Collection entries:
╔══
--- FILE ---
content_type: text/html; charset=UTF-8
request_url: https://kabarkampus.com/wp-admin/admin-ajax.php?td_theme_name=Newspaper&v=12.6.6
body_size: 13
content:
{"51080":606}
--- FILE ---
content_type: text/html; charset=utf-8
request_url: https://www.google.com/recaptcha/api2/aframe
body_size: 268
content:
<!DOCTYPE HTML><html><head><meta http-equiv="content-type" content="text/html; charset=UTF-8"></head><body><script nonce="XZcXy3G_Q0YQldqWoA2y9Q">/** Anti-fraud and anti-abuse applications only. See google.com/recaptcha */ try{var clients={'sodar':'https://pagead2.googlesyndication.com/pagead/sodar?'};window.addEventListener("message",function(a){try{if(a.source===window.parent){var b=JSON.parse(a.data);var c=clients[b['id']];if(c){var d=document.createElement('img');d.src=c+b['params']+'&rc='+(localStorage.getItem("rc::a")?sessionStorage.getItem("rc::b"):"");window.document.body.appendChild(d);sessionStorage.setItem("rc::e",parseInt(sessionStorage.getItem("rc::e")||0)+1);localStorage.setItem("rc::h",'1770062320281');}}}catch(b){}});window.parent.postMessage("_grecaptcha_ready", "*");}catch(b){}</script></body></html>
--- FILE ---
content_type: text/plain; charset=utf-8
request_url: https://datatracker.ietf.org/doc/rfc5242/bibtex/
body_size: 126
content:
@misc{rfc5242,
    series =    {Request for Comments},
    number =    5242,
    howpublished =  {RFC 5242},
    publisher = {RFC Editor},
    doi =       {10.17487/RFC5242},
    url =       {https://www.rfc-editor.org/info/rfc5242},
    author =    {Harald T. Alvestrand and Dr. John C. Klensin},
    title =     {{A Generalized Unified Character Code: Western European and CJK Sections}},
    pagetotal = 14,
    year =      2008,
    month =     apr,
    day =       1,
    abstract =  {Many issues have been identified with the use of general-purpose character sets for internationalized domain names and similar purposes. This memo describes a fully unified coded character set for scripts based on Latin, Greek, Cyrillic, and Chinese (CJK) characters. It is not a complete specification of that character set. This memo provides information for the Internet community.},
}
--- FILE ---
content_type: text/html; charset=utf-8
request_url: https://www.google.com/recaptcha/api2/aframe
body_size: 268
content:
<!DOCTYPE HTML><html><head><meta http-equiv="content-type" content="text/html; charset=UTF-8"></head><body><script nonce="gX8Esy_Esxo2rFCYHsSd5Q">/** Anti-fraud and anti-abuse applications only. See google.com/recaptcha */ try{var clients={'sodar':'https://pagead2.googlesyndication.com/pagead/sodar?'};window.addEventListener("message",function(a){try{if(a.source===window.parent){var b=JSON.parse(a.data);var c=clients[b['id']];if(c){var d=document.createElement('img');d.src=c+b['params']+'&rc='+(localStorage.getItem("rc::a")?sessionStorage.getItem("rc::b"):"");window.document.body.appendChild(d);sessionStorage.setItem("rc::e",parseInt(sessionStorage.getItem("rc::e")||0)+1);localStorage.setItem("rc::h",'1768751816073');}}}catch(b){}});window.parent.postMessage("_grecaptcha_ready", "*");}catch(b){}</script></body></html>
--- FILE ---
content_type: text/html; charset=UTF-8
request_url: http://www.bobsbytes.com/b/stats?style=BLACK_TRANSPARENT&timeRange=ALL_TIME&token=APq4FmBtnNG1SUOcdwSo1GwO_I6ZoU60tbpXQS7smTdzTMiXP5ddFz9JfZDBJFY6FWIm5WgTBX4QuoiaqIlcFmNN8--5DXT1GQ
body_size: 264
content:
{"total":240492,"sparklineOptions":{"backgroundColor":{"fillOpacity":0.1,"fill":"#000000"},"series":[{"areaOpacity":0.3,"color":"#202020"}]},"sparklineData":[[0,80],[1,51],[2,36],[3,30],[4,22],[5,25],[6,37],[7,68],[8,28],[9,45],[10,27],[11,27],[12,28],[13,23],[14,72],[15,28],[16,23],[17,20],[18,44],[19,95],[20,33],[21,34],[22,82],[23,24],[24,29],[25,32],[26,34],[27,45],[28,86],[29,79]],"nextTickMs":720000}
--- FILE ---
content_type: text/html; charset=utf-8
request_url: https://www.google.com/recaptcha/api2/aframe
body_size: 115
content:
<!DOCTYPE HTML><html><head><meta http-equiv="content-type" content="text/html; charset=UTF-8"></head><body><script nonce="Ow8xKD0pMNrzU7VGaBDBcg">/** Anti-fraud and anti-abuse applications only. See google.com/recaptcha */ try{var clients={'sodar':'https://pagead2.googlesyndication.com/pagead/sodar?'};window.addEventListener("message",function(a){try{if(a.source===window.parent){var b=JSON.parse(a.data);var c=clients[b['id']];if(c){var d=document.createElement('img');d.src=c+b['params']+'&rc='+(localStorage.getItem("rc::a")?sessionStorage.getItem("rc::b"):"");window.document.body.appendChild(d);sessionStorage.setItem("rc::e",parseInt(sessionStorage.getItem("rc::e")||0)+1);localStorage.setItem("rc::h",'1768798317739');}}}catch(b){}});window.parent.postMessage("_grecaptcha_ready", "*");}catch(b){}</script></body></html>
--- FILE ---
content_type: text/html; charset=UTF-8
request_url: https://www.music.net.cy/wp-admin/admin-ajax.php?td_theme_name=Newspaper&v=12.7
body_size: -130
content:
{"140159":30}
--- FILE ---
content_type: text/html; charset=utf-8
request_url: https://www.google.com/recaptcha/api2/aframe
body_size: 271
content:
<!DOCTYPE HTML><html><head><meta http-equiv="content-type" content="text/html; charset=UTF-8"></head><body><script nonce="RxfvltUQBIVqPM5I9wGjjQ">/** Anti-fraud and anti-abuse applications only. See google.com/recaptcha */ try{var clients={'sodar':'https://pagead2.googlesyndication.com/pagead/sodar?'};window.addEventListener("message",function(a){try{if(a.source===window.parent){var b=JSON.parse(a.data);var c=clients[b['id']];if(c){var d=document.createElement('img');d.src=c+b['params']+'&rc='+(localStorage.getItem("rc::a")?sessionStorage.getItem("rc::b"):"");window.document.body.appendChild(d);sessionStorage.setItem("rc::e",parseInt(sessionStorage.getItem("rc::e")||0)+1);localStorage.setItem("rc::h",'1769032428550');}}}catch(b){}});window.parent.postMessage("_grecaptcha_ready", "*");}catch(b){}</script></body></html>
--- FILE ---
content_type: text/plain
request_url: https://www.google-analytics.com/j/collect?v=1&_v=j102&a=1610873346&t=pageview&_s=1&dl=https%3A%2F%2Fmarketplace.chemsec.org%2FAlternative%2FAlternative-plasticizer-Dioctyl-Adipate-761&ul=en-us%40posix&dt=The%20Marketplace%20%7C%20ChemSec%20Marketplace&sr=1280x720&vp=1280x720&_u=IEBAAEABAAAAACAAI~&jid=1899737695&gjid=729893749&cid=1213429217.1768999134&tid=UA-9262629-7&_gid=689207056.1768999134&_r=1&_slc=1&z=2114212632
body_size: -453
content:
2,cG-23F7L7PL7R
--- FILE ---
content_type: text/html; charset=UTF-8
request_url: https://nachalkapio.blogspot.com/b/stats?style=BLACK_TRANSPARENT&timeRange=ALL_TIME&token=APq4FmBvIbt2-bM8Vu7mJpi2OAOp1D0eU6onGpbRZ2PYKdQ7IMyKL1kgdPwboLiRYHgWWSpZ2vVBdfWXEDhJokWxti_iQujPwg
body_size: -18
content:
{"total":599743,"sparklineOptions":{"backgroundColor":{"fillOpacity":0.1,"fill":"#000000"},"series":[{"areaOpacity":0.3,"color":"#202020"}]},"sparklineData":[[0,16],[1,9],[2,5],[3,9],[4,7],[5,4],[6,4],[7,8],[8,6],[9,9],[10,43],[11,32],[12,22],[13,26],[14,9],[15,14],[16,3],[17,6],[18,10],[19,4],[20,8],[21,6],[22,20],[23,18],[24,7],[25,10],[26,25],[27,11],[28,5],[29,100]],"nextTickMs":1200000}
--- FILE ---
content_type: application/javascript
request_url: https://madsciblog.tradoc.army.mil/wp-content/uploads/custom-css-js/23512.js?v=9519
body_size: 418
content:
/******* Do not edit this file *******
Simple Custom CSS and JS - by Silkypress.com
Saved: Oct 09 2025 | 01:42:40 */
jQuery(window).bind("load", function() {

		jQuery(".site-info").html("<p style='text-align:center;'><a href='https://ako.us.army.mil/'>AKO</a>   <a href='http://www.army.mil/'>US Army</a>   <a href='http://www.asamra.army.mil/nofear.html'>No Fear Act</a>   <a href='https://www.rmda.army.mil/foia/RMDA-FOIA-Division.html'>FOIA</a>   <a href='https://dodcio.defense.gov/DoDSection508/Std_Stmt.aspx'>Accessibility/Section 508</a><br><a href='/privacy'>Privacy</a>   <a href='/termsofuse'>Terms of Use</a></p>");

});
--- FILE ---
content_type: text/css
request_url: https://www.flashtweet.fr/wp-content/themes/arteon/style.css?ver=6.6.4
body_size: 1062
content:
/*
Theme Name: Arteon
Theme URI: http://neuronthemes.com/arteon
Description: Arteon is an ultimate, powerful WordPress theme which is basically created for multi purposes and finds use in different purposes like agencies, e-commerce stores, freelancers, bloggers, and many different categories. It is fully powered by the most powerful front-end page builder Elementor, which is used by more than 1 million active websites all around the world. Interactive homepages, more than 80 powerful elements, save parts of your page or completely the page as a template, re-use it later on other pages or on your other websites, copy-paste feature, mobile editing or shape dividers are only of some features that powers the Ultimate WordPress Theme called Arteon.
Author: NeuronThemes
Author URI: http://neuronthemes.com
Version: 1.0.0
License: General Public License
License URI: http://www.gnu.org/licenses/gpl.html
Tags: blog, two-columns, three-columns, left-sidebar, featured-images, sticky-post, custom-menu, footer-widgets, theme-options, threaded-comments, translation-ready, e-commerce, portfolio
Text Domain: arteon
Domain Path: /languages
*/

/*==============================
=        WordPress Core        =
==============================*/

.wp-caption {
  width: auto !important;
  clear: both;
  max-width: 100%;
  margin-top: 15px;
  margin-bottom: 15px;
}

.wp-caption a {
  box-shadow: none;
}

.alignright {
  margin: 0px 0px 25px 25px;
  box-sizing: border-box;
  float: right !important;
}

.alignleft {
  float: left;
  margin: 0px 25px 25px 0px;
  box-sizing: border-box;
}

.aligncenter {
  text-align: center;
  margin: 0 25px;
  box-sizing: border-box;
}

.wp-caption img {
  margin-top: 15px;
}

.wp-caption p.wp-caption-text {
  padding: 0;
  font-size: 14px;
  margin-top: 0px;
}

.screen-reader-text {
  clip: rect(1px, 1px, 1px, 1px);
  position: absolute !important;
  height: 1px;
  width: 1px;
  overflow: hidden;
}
╚══
● What to do
For every line above that includes the word "admin", return the line.

● Response to the exercise
request_url: https://kabarkampus.com/wp-admin/admin-ajax.php?td_theme_name=Newspaper&v=12.6.6
request_url: https://www.music.net.cy/wp-admin/admin-ajax.php?td_theme_name=Newspaper&v=12.7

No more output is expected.